Perjanjian setebal 26 halaman dan 56 rekomendasi tersebut menyatakan bahwa perjanjian tersebut menawarkan awal baru bagi multilateralisme dan menegaskan kembali keutamaan hukum internasional. Namun dampaknya melemah karena kurangnya rincian baru.
Dokumen ini berfokus pada reformasi dan perluasan Dewan Keamanan PBB agar lebih mewakili abad ke-21, peran PBB dalam mengelola kecerdasan buatan, penghapusan bahan bakar fosil secara bertahap dalam sistem energi, dan reformasi lembaga keuangan multilateral, yang membahas komitmen ulang terhadap a Dewan Keamanan penuh. Perlucutan senjata nuklir dan modernisasi operasi pemeliharaan perdamaian PBB akan mengarah pada evolusi menuju pencegahan perang.

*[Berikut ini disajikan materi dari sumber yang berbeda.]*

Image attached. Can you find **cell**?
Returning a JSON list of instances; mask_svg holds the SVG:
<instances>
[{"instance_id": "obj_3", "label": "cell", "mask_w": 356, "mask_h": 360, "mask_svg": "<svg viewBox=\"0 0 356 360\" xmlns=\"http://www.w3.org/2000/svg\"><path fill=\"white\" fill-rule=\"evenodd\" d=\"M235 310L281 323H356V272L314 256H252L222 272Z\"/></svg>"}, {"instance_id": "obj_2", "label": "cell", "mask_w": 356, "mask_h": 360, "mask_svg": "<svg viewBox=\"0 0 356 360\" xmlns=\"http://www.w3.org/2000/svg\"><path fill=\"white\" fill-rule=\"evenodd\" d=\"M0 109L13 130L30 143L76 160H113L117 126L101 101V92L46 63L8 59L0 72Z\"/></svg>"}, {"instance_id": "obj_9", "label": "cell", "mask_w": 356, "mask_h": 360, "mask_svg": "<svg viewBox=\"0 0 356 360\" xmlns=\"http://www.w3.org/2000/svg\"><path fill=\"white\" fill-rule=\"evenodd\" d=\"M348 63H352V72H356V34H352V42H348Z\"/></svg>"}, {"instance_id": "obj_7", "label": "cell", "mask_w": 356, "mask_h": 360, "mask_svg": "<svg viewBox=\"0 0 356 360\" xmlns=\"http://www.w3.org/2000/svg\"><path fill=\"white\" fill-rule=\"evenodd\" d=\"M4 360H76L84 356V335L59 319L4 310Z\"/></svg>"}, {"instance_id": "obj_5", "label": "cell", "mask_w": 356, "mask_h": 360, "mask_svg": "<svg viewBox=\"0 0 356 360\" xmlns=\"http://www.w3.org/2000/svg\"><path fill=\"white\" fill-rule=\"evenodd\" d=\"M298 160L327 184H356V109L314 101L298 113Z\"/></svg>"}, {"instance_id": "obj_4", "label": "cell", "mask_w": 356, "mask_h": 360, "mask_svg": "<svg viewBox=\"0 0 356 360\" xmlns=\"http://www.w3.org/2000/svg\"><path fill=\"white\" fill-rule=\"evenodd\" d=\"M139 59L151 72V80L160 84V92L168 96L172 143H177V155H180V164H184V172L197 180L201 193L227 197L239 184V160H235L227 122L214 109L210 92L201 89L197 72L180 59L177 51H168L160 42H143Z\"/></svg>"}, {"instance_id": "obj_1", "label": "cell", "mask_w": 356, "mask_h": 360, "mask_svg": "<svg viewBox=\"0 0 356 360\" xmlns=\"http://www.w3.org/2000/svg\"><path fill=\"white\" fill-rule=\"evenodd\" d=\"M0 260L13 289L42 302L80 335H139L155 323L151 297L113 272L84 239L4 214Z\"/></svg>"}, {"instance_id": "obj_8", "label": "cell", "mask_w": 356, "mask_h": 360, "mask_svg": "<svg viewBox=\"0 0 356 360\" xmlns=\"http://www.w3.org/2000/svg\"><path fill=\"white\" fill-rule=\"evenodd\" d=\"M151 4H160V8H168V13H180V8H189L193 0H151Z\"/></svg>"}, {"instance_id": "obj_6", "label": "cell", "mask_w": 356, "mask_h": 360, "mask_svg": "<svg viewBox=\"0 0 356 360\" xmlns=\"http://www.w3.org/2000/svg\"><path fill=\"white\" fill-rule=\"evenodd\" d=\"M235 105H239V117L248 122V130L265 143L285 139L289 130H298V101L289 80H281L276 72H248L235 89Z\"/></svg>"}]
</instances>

Ide-ide spesifiknya mencakup pertemuan puncak dua tahunan PBB mengenai ekonomi global, platform darurat untuk menangani pandemi, kerawanan pangan dan bencana lingkungan hidup, serta badan pengawas PBB yang terdiri dari para ahli yang akan memberikan masukan mengenai risiko yang ditimbulkan oleh AI terhadap semua perekonomian.

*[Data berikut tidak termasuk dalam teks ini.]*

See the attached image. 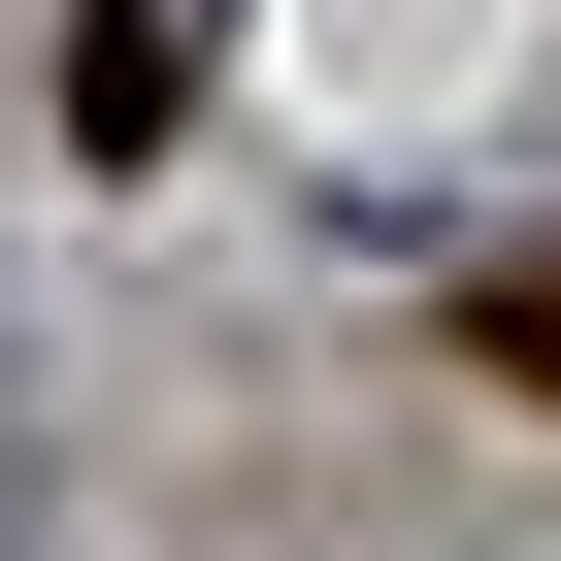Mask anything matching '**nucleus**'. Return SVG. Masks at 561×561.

Masalah utama yang dihadapi adalah penolakan Barat terhadap peran PBB dalam meningkatkan keterwakilan lembaga-lembaga keuangan internasional. Dorongan yang dipimpin PBB untuk memasukkan referensi ke paket stimulus sebesar $500 miliar (£375 miliar) untuk mengembalikan Tujuan Pembangunan Berkelanjutan ke jalur yang benar juga ditolak.